Go Parallel 2

This is the second part of Go Parallel series (part 1) about parallel programming with Go language. As I promised we will look at parallel divide-and-conquer decomposition and parallel pipelines.

Guess what problem we will parallelize. Right! Fibonacci number computation. There are more efficient ways to calculate Fibonacci numbers, but we will use the simple recursive formula. Because, well, it’s simple.

Let’s first look at the sequential version:


func fib(n uint64) uint64 {
	if n <= 2 {
		return 1
	}
	return fib(n-1) + fib(n-2)
}


You can play with the program here.

I hope it’s pretty self-explanatory. However, there is an interesting thing about this program. It uses data-driven recursion (recursion depth depends on user input), and usually it’s a bad idea because it can cause stack overflow. But Go uses dynamically sized stacks, that is, stack grows and shrinks are necessary. This allows to express such inherently recursive algorithms in the natural form without fear of stack overflows.

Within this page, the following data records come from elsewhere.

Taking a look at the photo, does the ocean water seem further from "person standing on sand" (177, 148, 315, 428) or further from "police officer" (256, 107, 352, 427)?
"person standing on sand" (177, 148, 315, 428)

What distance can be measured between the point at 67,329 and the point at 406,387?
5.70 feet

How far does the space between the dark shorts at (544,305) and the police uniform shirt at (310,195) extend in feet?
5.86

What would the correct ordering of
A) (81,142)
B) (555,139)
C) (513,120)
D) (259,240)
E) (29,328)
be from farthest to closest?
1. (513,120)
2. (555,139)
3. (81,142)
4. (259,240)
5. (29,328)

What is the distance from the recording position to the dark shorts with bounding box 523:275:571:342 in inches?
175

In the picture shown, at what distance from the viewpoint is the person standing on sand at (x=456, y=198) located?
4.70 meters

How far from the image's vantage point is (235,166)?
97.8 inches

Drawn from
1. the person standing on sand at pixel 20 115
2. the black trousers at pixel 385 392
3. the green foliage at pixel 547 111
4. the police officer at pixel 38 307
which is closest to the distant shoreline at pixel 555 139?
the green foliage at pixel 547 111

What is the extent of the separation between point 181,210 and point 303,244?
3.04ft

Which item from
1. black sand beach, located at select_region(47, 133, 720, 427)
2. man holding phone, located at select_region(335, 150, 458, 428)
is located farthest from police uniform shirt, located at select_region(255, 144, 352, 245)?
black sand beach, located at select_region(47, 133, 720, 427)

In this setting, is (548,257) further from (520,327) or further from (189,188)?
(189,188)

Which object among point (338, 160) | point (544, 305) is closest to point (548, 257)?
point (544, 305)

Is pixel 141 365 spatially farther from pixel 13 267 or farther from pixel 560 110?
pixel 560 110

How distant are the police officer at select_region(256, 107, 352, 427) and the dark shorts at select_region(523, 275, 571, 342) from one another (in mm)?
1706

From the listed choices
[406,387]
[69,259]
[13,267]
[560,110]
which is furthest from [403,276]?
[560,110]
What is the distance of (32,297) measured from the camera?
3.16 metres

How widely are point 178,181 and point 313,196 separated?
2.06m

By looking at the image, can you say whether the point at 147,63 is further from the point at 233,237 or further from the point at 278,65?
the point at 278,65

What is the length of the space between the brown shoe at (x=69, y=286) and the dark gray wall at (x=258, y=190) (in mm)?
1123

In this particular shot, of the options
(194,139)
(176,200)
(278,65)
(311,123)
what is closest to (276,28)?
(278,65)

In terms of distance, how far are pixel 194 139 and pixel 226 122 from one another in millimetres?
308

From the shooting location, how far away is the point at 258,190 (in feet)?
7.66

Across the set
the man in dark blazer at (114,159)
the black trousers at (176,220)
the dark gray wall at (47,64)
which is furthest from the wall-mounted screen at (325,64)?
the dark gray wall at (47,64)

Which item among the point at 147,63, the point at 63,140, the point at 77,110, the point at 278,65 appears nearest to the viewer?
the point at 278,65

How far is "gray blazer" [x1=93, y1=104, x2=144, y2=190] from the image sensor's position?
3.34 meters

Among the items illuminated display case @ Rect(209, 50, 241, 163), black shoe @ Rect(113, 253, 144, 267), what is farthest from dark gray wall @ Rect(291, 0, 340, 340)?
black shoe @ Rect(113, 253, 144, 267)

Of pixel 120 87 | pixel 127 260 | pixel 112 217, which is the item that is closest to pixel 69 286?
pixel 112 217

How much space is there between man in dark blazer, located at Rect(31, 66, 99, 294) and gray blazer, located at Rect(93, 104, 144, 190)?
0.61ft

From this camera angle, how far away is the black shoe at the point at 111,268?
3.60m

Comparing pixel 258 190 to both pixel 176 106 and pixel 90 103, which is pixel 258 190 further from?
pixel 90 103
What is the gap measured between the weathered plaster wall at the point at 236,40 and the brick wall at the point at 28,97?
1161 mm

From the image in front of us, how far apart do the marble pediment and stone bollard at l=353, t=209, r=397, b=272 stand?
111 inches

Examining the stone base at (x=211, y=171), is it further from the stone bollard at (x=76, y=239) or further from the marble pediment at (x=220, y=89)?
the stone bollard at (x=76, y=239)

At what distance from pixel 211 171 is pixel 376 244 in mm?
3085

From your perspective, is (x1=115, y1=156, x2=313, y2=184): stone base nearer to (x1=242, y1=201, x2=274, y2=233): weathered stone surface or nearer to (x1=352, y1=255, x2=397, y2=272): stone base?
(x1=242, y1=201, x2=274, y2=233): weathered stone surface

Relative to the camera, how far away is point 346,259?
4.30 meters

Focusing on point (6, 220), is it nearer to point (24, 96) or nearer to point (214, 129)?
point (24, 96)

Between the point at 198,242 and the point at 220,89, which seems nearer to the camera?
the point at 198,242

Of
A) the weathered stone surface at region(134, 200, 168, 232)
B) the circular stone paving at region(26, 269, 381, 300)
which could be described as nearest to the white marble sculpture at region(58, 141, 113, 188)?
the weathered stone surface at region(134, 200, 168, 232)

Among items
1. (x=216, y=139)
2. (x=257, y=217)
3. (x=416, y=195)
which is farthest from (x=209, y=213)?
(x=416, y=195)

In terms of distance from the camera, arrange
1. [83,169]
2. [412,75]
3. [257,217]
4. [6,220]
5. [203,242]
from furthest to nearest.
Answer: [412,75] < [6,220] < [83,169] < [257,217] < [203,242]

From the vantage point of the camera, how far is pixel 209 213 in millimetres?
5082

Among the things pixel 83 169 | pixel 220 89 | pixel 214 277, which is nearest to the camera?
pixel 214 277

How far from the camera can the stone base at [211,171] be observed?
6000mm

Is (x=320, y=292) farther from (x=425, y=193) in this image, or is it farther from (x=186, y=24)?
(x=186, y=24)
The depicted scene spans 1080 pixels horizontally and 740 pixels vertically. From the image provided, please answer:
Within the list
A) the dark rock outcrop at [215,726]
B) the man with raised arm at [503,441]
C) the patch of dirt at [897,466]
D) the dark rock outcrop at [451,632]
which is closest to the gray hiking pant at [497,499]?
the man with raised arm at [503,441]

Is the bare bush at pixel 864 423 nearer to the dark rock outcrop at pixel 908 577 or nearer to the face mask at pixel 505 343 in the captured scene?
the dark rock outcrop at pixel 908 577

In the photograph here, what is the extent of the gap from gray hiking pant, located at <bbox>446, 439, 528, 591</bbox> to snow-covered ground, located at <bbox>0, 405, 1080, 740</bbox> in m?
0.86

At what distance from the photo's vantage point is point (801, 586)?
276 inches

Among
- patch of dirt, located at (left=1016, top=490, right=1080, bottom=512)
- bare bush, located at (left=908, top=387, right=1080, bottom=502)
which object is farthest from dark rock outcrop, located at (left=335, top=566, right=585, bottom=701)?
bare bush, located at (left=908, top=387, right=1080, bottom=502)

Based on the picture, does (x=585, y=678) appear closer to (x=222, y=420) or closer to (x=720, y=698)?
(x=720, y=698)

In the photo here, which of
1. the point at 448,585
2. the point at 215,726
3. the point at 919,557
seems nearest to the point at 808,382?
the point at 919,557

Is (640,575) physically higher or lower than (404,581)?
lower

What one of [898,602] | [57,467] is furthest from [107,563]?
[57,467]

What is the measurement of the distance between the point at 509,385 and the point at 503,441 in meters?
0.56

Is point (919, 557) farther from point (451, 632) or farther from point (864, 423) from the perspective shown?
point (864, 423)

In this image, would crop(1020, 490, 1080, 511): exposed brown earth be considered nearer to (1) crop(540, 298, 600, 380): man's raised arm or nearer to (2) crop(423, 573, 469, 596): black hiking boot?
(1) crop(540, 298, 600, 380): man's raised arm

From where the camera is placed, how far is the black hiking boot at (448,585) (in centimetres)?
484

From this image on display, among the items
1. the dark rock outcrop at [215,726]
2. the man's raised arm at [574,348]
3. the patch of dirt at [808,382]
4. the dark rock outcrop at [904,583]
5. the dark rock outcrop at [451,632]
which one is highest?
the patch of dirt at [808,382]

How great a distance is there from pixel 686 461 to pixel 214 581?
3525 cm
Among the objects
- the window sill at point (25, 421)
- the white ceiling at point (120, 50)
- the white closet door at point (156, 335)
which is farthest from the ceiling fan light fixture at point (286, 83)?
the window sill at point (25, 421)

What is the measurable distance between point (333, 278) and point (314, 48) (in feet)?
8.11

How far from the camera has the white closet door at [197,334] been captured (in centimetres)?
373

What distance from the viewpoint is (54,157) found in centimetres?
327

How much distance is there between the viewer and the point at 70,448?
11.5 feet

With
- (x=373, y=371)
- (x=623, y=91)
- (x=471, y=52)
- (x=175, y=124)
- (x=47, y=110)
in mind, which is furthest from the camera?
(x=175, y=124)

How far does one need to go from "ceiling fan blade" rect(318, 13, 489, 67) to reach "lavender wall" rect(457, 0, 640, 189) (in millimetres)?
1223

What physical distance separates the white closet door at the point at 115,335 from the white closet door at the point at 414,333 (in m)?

Now let’s look at the parallel version:


func fib(n uint64) uint64 {
	if n <= 2 { // terminate recursion
		return 1
	}
	// create a channel for subtask results
	res := make(chan uint64, 2)
	// fork 2 subtasks, they will send results to the res channel
	go func() {
		res <- fib(n - 1)
	}()
	go func() {
		res <- fib(n - 2)
	}()
	return <-res + <-res
}


See it in action here.

Note how we use the channel to join subtasks and collect results at the same time. “<-res + <-res” may look a bit unusual at first. Channel receive operation is an expression, so it can be used inside of more complex expressions.

Let’s move on to pipelines. Let’s say we want to implement a “classical” pipeline with serial input stage, parallel transformation stage and serial output stage. For example, we want to read image files from disk, resize them and write the resulting images back to disk. A usual structure for such processing looks as follows:


func main() {
	in := make(chan T1, C1)  // channel for input data
	go func() {
		// Goroutine that generates input data.
		for ... {
			in <- generate()
		}
		// Denote end of input stream by closing the channel.
		// This allows to use the for-range construct below.
		close(in)
	}()
	out := make(chan T2, C2)  // channel for output data
	// Done is an auxiliary channel that we use to track
	// worker goroutine completion.
	done := make(chan bool)
	// Spawn N worker goroutines that do parallel data transformation.
	for p := 0; p < P; p++ {
		go func() {
			// Read elements from the input stream, transform each element
			// and send the result to the output channel.
			for v := range in {
				out <- transform(v)
			}
			// Denote completion of this goroutine.
			done <- true
		}()
	}
	go func() {
		// receive P values from done channel
		for p := 0; p < P; p++ {
			<-done
		}
		// At this point we know that all worker goroutines has completed
		// and no more data is coming, so close the output channel.
		close(out)
	}()
	// Range over the output channel and consume the results.
	for v := range out {
		consume(v)
	}
}


Note that for efficient pipelining channels must be sufficiently buffered to avoid unnecessary idling of goroutines. Once again, Go allows to express this complex interaction of concurrent activities as the straight-line code that you can read from top to bottom.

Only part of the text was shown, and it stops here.